:: TEXT SEGMENT ::

Posts Tagged ‘short story submission’

“Dear Carmen”

May 31, 2013

We like your writing very much.

Holy shit.

I am getting published.

I knew it was happening, or I should say, I had some suspicions it might.

The magazine contacted me while I was still in Paris and asked me for an author’s bio and a different file format for my submission.

I had forgotten about it.

and would like to publish “The Button Boy”

Wait, did yo say you would like to publish The Button Boy?

You did not.

Wait.

You did!

Jumpin’ Jesus on a pogo stick.

I cannot believe that my first publishing credit (ok, I am going to clarify that, it sounds like I have not been published and I have, The Peacock, also in Paris, published a piece I wrote, but it is a student magazine and I was not a student there, I knew the editor and she needed something in a pinch and I tossed out a little epistolary to accompany some photographs in the magazine, so technically I do have publication credits.  And there is this, my blog, which is published every night, but neither were submitted publications) is a short story.

Not only a short story, but a science fiction short story.

“May I make a suggestion,” my room mate said as I was laying my weary head down on the table top at 36 Rue Bellefond.  I was either beating myself up for not doing enough work, or I was castigating myself around my edits to my book, or I was dying of fatigue from having crammed in a full day of walking the cold, wet, mean streets of Paris, taking photographs and trying to live the idea, the fantasy, of the kind of life I was supposed to live in Paris as a struggling writer.

Where is my tiny violin playing for me right now?

“NO, I don’t want your suggestions,” is what I thought, “sure,” is what I said.

“Well, when you are tired of all this work that you are doing, and I know that it is work, you are putting in a lot of time, doing things in Paris, writing, taking pictures and stuff, why don’t you write something fun for you.”  He said unfurling the scarf from around his neck.

:::
:: ENTRIES SUPPLIED ::

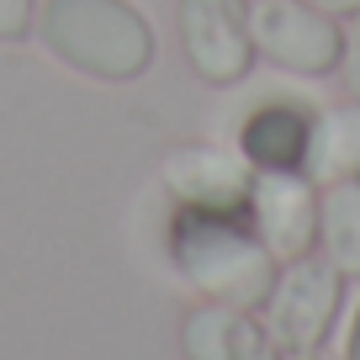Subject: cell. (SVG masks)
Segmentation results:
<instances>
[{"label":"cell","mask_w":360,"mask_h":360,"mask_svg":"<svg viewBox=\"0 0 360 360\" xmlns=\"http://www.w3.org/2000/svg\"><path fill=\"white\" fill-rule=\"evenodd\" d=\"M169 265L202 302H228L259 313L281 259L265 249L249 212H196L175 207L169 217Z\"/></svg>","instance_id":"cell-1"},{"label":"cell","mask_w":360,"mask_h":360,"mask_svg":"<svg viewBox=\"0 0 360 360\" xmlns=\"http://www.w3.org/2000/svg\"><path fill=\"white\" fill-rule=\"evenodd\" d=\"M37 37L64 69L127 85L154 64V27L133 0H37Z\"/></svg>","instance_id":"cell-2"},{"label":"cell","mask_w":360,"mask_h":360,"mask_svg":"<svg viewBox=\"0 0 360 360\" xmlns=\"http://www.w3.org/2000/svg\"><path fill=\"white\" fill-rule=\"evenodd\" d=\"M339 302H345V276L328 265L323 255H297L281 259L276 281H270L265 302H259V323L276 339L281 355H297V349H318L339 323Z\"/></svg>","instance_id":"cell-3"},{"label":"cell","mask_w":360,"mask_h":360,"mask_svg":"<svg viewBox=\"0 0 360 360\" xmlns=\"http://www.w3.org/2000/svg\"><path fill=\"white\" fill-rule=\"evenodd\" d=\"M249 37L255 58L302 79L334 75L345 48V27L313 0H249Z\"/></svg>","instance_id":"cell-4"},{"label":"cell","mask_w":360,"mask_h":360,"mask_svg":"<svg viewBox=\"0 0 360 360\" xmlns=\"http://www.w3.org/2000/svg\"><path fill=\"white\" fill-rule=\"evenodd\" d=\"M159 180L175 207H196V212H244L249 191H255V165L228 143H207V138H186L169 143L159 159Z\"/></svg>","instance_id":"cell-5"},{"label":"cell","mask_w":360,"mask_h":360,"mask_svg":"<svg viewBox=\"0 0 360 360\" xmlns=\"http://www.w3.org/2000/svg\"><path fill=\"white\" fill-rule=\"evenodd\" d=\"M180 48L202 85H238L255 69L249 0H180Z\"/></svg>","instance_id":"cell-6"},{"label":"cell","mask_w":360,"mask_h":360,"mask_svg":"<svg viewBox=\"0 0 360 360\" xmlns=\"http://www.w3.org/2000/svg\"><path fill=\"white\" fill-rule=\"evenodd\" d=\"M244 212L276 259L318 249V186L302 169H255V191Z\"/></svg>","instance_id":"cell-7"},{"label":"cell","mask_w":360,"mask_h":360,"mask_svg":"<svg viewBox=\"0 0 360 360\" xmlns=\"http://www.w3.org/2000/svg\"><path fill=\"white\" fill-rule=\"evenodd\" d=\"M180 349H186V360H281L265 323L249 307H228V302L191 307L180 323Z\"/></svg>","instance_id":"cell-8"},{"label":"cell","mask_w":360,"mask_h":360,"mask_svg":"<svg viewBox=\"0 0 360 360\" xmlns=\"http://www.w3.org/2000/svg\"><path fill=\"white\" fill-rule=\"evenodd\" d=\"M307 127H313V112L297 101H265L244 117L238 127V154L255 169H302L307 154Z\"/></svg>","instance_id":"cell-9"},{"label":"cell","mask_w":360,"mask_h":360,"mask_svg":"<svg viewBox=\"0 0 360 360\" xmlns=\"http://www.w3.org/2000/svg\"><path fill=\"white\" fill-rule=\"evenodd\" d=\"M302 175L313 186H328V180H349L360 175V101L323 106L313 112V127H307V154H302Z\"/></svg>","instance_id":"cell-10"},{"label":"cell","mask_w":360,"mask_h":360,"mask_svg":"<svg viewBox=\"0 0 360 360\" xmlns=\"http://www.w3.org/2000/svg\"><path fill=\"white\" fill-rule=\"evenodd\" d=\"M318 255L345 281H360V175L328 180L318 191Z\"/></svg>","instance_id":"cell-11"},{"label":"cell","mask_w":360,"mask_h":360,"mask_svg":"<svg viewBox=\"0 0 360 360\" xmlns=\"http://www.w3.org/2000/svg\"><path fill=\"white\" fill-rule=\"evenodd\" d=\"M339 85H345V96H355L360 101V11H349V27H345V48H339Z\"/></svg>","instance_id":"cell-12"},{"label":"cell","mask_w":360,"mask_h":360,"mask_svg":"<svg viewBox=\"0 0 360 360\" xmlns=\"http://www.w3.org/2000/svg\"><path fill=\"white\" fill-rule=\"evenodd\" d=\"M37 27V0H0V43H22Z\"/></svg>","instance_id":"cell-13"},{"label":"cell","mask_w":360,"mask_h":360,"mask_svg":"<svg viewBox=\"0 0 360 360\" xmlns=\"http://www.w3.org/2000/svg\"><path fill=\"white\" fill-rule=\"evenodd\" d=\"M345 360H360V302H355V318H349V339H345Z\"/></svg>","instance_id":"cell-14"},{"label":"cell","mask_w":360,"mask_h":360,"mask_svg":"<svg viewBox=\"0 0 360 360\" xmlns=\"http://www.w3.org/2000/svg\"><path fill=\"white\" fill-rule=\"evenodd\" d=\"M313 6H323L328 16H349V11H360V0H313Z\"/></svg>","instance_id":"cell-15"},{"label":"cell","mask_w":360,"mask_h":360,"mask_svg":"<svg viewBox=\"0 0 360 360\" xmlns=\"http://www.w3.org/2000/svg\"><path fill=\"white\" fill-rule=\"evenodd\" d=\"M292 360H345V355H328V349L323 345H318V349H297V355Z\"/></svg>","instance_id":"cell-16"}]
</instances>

:::

[GIVEN PROBLEM 1] Can you shorten the blog post paragraph beginning "“May I make a suggestion,” my room mate said" while keeping its main facts?
[GIVEN PROBLEM 2] Rename "Paris" as "Rome" in the blog post, starting at "May 31, 2013" and ending at "for my submission.".
[GIVEN PROBLEM 3]
Answer these questions from the blog post:
(a) What date is given at the top of the post?
(b) What is the title of the story the magazine would like to publish?
(c) At what address was the writer laying their head on the table?
The stored material has no connection to the blog post.

[REPLY 1] "May I make a suggestion," my roommate said as I rested my tired head on the table at 36 Rue Bellefond. I was either blaming myself for not working enough, fretting over edits to my book, or exhausted from a full day of walking Paris's cold, wet streets, taking photographs and trying to live out the fantasy of a struggling writer's life in Paris.

[REPLY 2]
May 31, 2013

We like your writing very much.

Holy shit.

I am getting published.

I knew it was happening, or I should say, I had some suspicions it might.

The magazine contacted me while I was still in Rome and asked me for an author’s bio and a different file format for my submission.

[REPLY 3]
(a) May 31, 2013
(b) "The Button Boy"
(c) 36 Rue Bellefond